**WORK REQUEST A:** Write out the passage of the Operation Dash account starting at "It all went" and ending at "the high seas.".
**WORK REQUEST B:** According to the Operation Dash account, what quantity of hash did Mills and his associates plan to collect from the mother ship?
**WORK REQUEST C:** Continue the Operation Dash account from its final sentence onward.

**EXCERPT PROVIDED:**
- Opening Delimiter -
We were involved in one of the most amazing undercover operations of all time, on land and sea, pitted against a drugs gang whose army of traffickers would have required a dozen stickers on a world map, from Britain to Croatia, to Holland, to Canada.
Venezuela, France, Spain and beyond. This was Operation Dash, a combined venture by law enforcement agencies triggered off by a South East Regional Crime Squad surveillance on an old-time villain looking to pull off one last big job before he retired.

It all went wrong for Bobby Mills and his cronies when the entire haul of 6.5 tons of high-grade hash was snatched from under their noses in a combined operation by the police in six countries, Customs, and Royal Navy. It was the first time, in fact, that British Naval vessels had been used to round up drug smugglers on the high seas.

I was on secondment from SO10 to the SERCS office in Tottenham Court Road in 1993 when we received an underworld tip-off that Bobby Mills was ‘at it’ again. I say again because Mills was already in prison serving ten years for exactly the same crime, smuggling puff in huge quantities into the UK. He’d been a good boy inside and had been transferred towards the end of his sentence to HMP Latchmere House, on Ham Common, near Richmond, Surrey, as part of a resettlement programme. He was allowed out on a daily basis to ‘reintegrate’ into society and get used to returning to the routine of work. Or that was the idea. Mills had managed to get a friend of his, as most of them do, to say that he was going to be offered employment when he left jail. The authorities allowed him out in the morning and back at night. But Bobby Mills was never intending to work. He was busy sorting out a major league cannabis importation that he reckoned would set him up financially for the rest of his life. Mills became our number-one target. He was the key to bigger things. We were discreetly watching
him as he toddled off daily to his non-existent job.

We discovered he was working in cahoots with a world-renowned international drug-dealer called Marc Feviet, a Frenchman, and a Sicilian Mafia figure called Locatelli who was known to be involved with Columbian-organised crime gangs. Our surveillance work stretched from weeks into months. The unmistakable message was simple: something really big was on the go. Finally our intelligence network picked up the information we needed; the job was to be the biggest-ever shipment of cannabis into a South of England port. It was to be picked up in the Atlantic from a ‘mother ship’ operated by an international drugs cartel. The 1,000-ton vessel, called
Poseidon,
was fitted with state-of-the-art navigational systems and satellite communications. In effect, it was a floating warehouse from which the world’s drug-dealers could buy their supplies. That is, if they liked a sea trip and had the bottle to brave the Atlantic ocean at its most unpredictable.
Poseidon
operated solely in international waters. No cosy handovers in the calm of coastal waters. She returned to port only to re-stock with more drugs, normally in Morocco. The gang were dealing in tons of the stuff on a wholesale basis. Ganja galore; Spliffs ‘R’ Us.

Our intelligence network gained a major breakthrough when we discovered Mills and his associates were looking to hire a boat, plus crew, to make a trip out to
Poseidon
to pick up 6.5 tons of hash for distribution to UK dealers. The boat would sail out to meet the
Poseidon
at a given point off the Portuguese coast and ferry its valuable cargo back to a British port under cover of darkness. A chance, at last, to infiltrate the very heart of this huge cannabis
conglomerate. Step aboard SO10. Undercover operators required.
- Closing Delimiter -
**MATERIAL SUPPLIED:**
- Opening Delimiter -
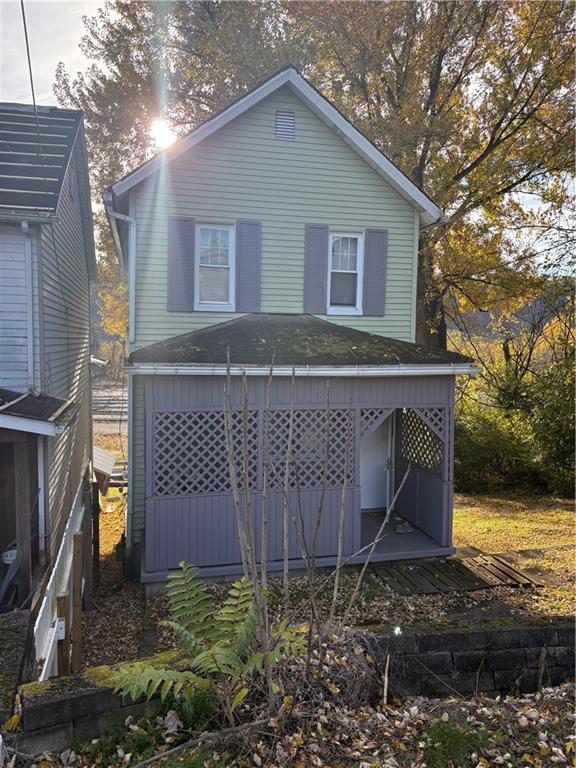 4 Howe Street Elrama, PA 15038 - Photo 2 of 9 a view of a house with a yard
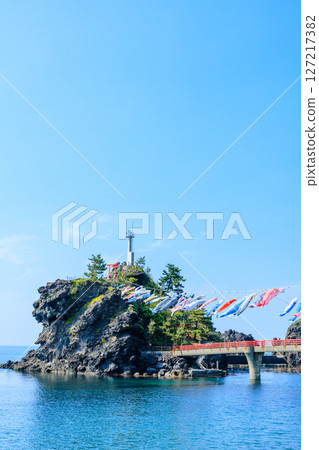 Noe Port Lighthouse and carp streamers in early summer, Itoigawa City, Niigata Prefecture 127217382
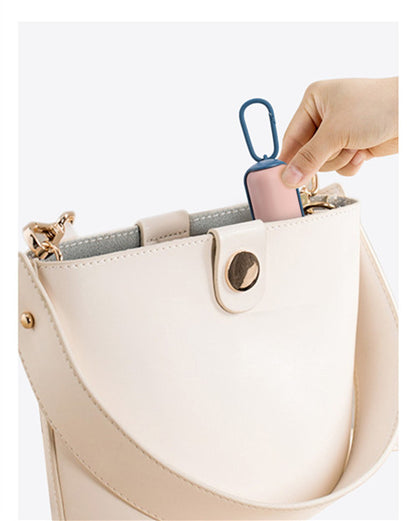 Dispenser clipped to a handbag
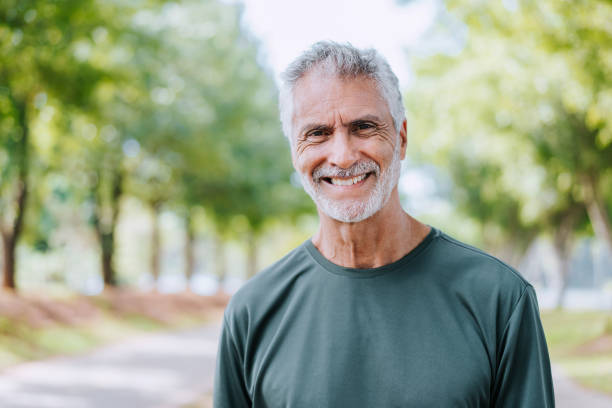 Relaxed man outdoors in golden-hour light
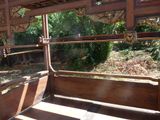 a wooden bench that is in the middle of the woods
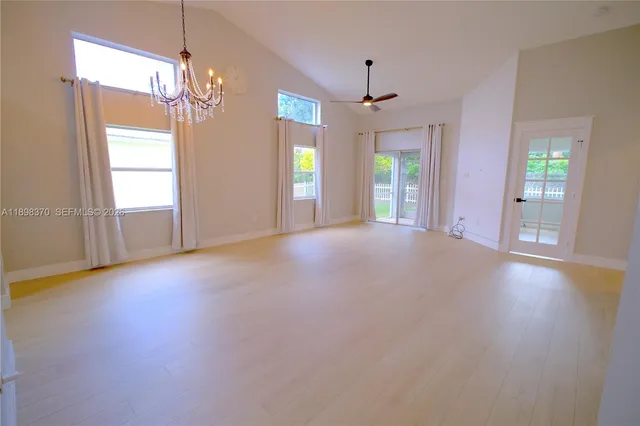 a living room with furniture a chandelier and a chandelier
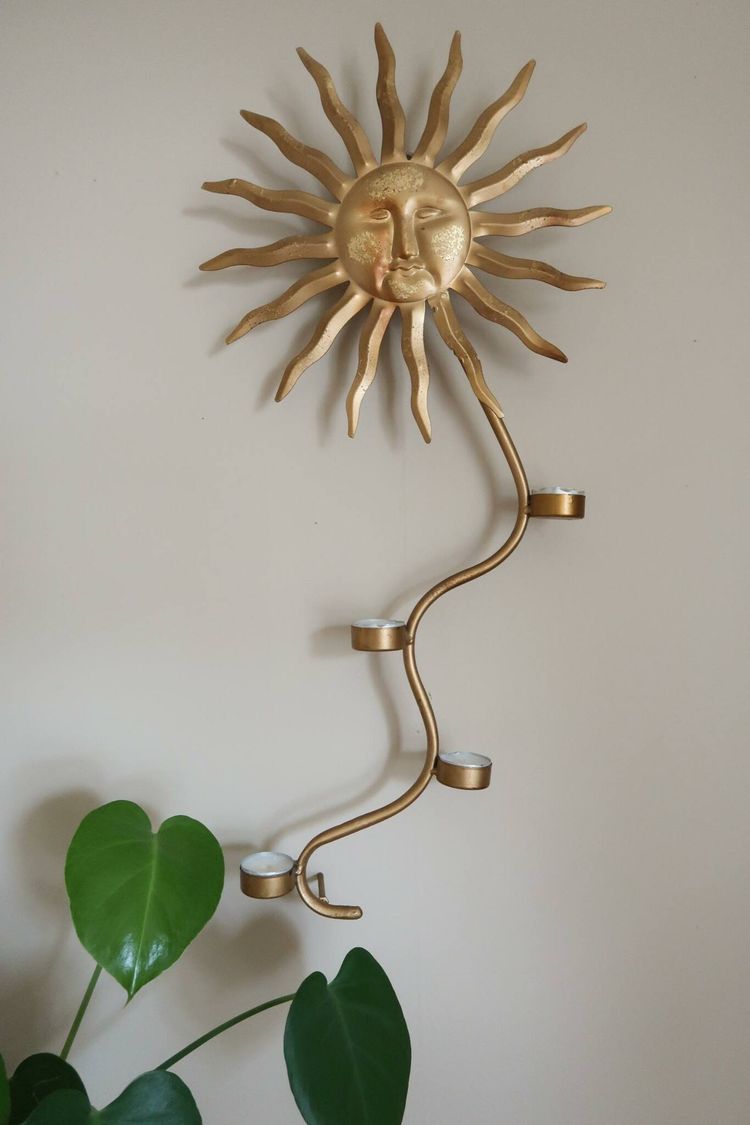 Sol väggljusstake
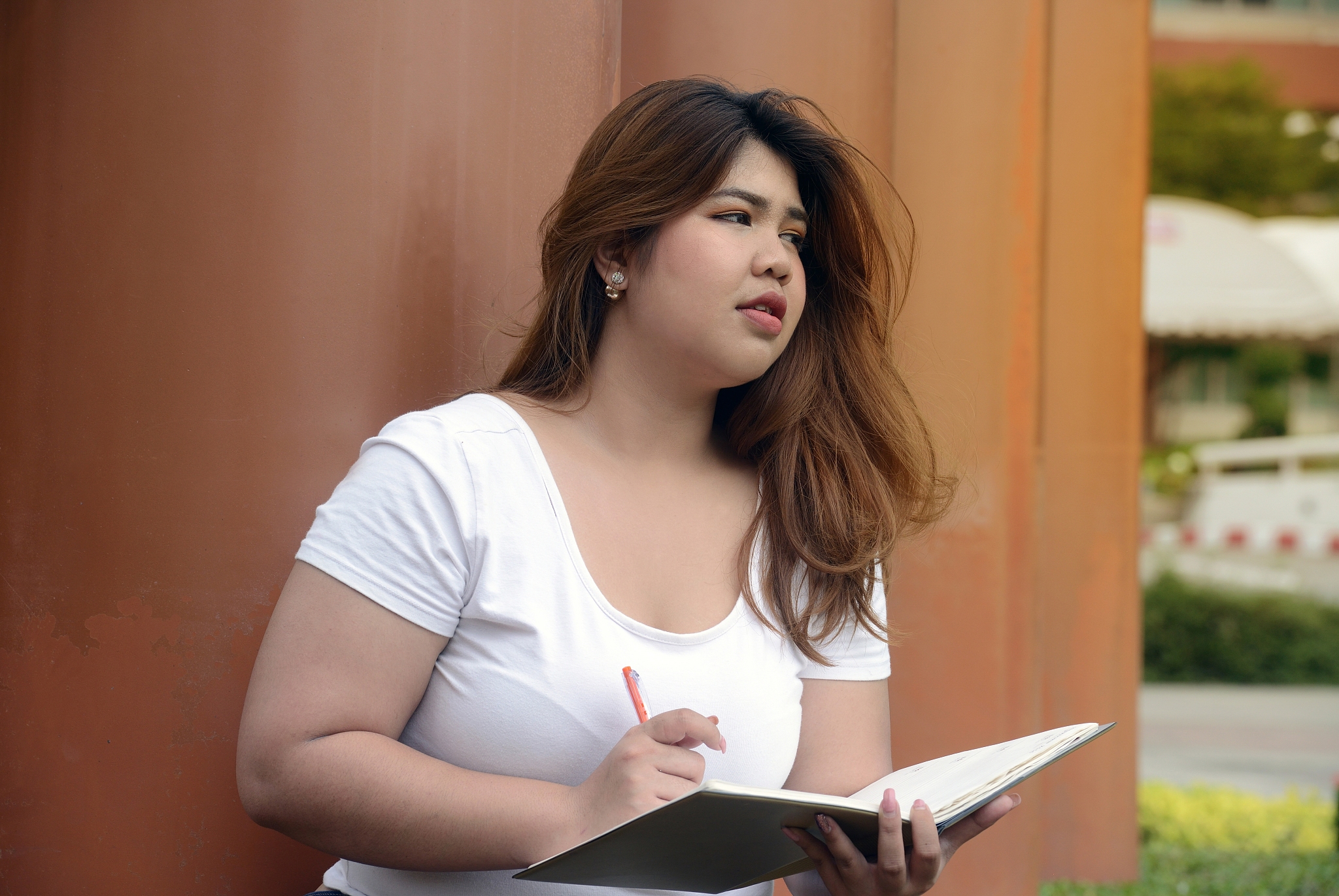 young woman holding book by columns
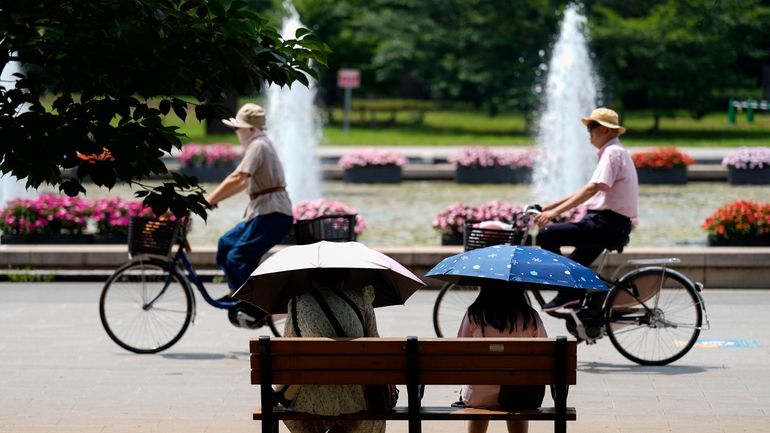 People holding parasols sit on the bench under an intense...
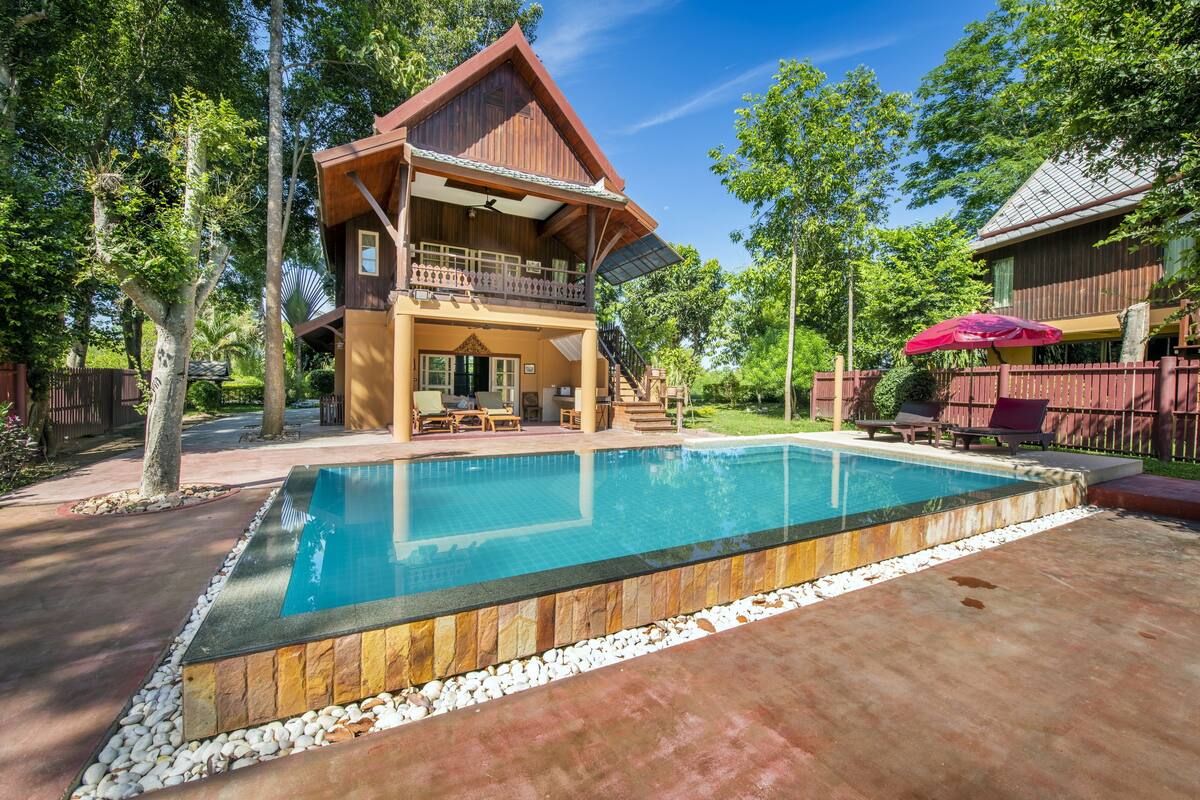 Une maison en bois à deux étages, dotée d’une piscine, de mobilier d’extérieur et d’un parasol rouge.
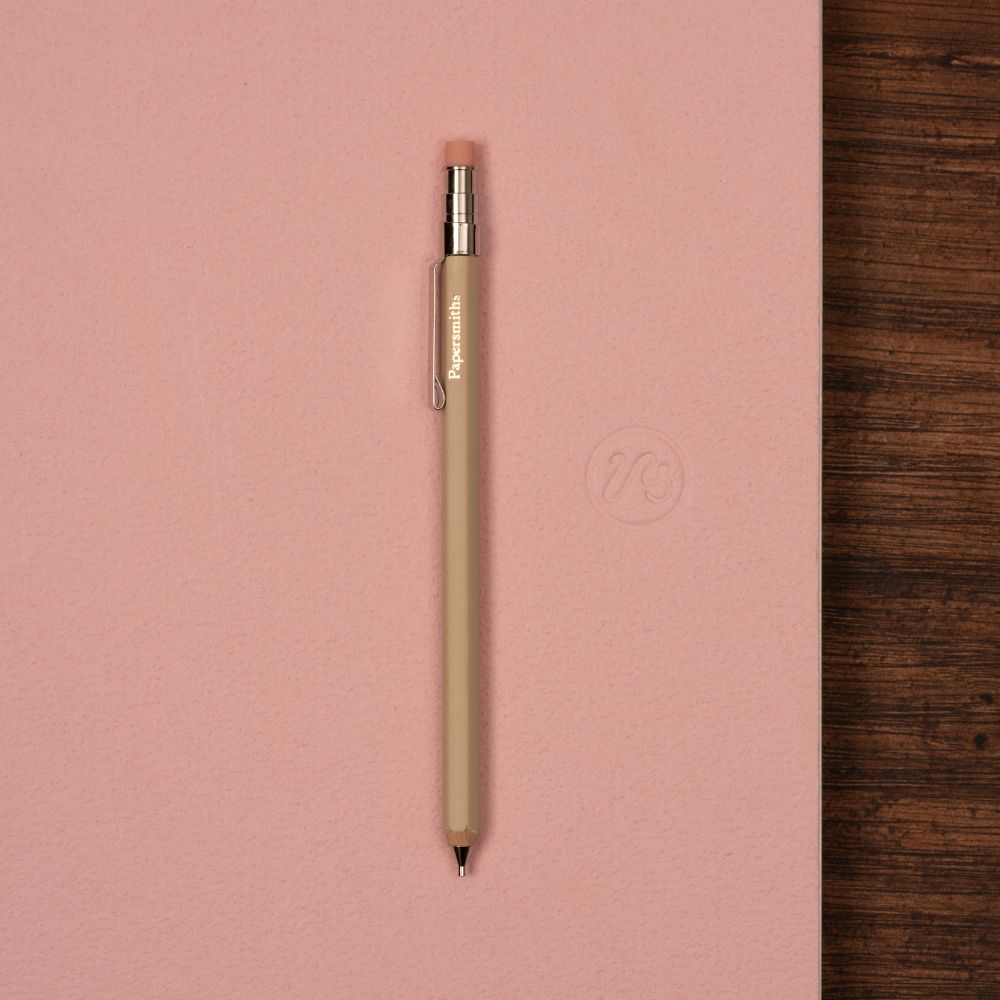 Beige pocket pencil on pink notebook
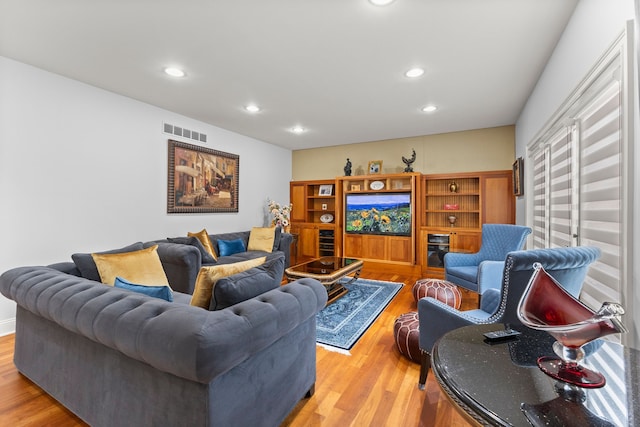 living room featuring wood finished floors, recessed lighting, and visible vents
- Closing Delimiter -
**EXERCISE ANSWER A:**
It all went wrong for Bobby Mills and his cronies when the entire haul of 6.5 tons of high-grade hash was snatched from under their noses in a combined operation by the police in six countries, Customs, and Royal Navy. It was the first time, in fact, that British Naval vessels had been used to round up drug smugglers on the high seas.

**EXERCISE ANSWER B:** 6.5 tons of hash.

**EXERCISE ANSWER C:**
I was up for it but had to admit I hadn’t the best sea legs and would throw up on a cross channel booze cruise let alone hack it against an Atlantic storm. My guv’nor decided I wasn’t crew material, not through a queasy tummy but because I’d been involved in the protracted surveillance operation watching suspects in bars and hotels and my face might trigger alarm bells. We couldn’t risk it. Although I’d never spoken to any of them and had worked in various disguises, my face might have registered with one of them thinking, I know that bloke from somewhere. Maybe I’d moved up close in a bar trying to hear a conversation or followed someone into the gents to see if a meet was going on. It was decided the undercovers on the boat would need to be guys who’d had no contact at all with the suspects. I was disappointed in a way because I knew we were hitting big-time operators and the drug haul was going to be massive. But professionally, it made sense for me to stay with the land-based team.

We had two blokes among the SO10 ranks who were suitably qualified for the maritime mission on the pick-up vessel. As part of their training schedule they had been sent on specialist courses to acquire nautical skills. One had a skipper’s licence, the other seagoing skills which would equip him to handle pretty well any crisis, all part of SO10’s rigorous training programme paid for by Scotland Yard in the ever-expanding and diverse battle against crime. We had people trained in anything from armaments to accounting ready to swing into action at a moment’s notice. Even against the mighty Atlantic. Once we knew the gangsters were looking for a boat and a crew we were able to effect the
introduction of our undercovers, two of the bravest cops I’ve ever met. Mick, whose surname must stay secret, was the potential skipper. He was a guy I had the utmost respect for, personally and professionally. His skill and courage were unquestioned. Hard as nails, dedicated to the job. Through the contacts we had made with unsuspecting gang members, we arranged the hire of a British-registered fishing trawler for the Atlantic voyage. I can’t say where or how this was done because they still use the same methods against drug smugglers. But one thing was for sure about our little boat. This would be its biggest catch.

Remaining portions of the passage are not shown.